- **Records supplied**
━━━━━━

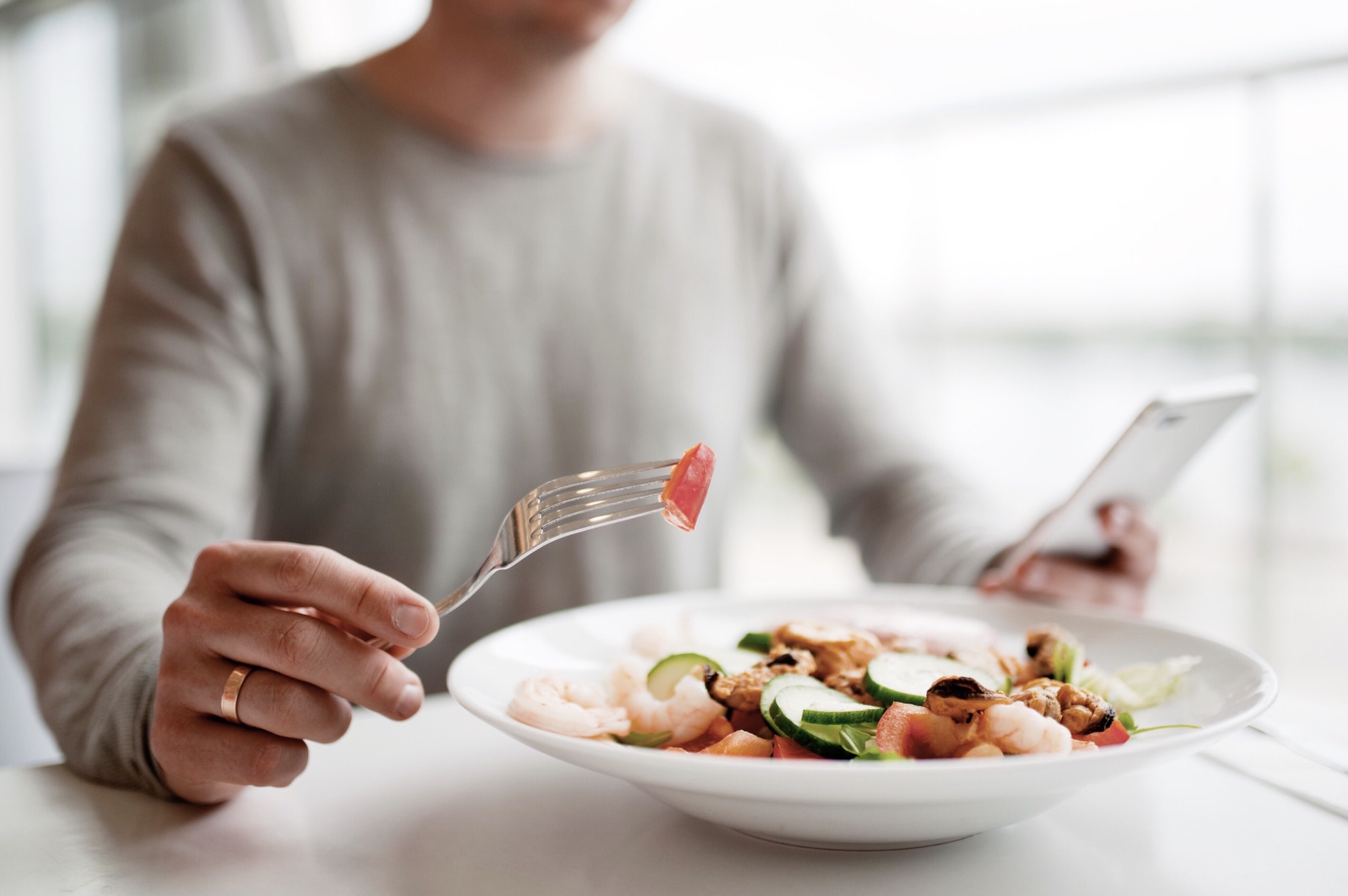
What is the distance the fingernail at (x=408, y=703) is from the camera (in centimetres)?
68

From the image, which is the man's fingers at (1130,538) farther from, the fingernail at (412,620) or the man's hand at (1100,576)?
the fingernail at (412,620)

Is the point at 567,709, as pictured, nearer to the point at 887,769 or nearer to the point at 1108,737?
the point at 887,769

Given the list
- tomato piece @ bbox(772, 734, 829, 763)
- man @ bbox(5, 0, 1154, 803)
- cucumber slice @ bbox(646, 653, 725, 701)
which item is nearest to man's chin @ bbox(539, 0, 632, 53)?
man @ bbox(5, 0, 1154, 803)

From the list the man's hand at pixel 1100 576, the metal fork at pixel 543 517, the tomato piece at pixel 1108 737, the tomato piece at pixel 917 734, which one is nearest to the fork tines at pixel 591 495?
the metal fork at pixel 543 517

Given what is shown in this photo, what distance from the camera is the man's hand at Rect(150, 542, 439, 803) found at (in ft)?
2.20

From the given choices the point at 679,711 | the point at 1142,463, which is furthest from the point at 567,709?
the point at 1142,463

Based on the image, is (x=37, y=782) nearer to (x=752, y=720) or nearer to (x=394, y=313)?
(x=752, y=720)

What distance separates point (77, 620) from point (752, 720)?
0.62 metres

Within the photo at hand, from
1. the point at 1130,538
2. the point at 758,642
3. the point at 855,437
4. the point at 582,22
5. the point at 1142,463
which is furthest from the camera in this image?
the point at 855,437

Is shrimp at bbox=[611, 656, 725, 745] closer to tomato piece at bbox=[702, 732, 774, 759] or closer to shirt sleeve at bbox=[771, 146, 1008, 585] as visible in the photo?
tomato piece at bbox=[702, 732, 774, 759]

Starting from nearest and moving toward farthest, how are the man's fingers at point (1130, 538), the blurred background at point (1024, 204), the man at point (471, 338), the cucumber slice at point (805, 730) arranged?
the cucumber slice at point (805, 730), the man's fingers at point (1130, 538), the man at point (471, 338), the blurred background at point (1024, 204)

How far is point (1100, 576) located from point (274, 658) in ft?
2.96

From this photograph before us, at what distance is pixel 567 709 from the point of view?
680mm

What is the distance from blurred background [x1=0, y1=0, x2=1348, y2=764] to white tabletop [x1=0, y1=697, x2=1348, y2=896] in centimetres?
129
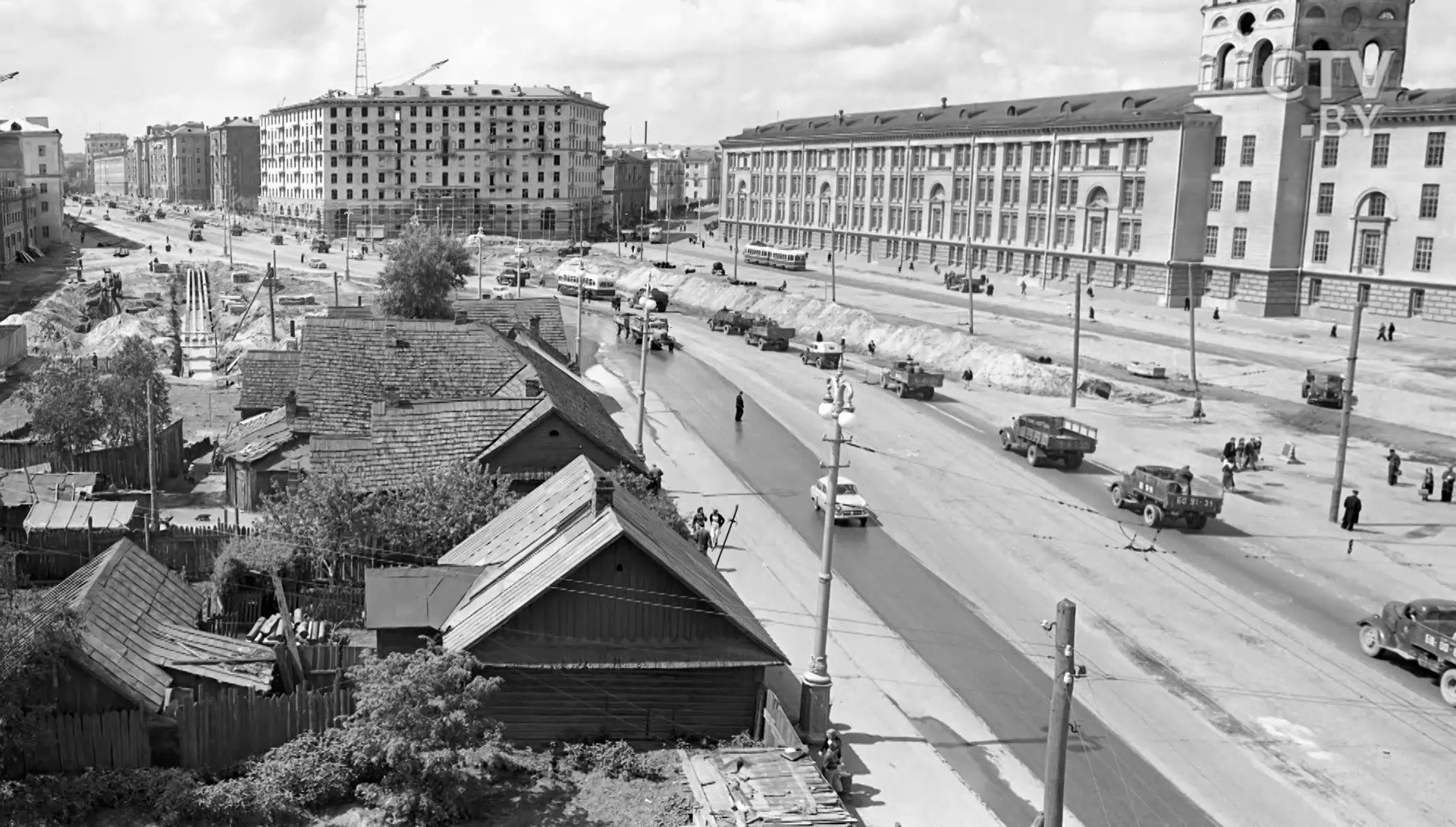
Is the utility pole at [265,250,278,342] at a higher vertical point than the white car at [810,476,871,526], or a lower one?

━━━━━━

- **Problem description**
Copy out the items verbatim from the line containing "Starting from nearest" through the last line of the items, both ends included. Leave the pictures out.

- **The output**
Starting from nearest and moving toward farthest, how are the man's fingers at point (1130, 538), the blurred background at point (1024, 204), the man at point (471, 338), the cucumber slice at point (805, 730) arranged?
the cucumber slice at point (805, 730), the man's fingers at point (1130, 538), the man at point (471, 338), the blurred background at point (1024, 204)

How far is point (1100, 576) located from point (274, 658) in ft?
2.96

From this photograph before us, at what distance is pixel 567 709 from the point of view?
680mm

What is the distance from blurred background [x1=0, y1=0, x2=1348, y2=764] to white tabletop [x1=0, y1=697, x2=1348, y2=896] in centimetres?
129
Is the utility pole at [265,250,278,342] at a higher vertical point than the white car at [810,476,871,526], or a lower one?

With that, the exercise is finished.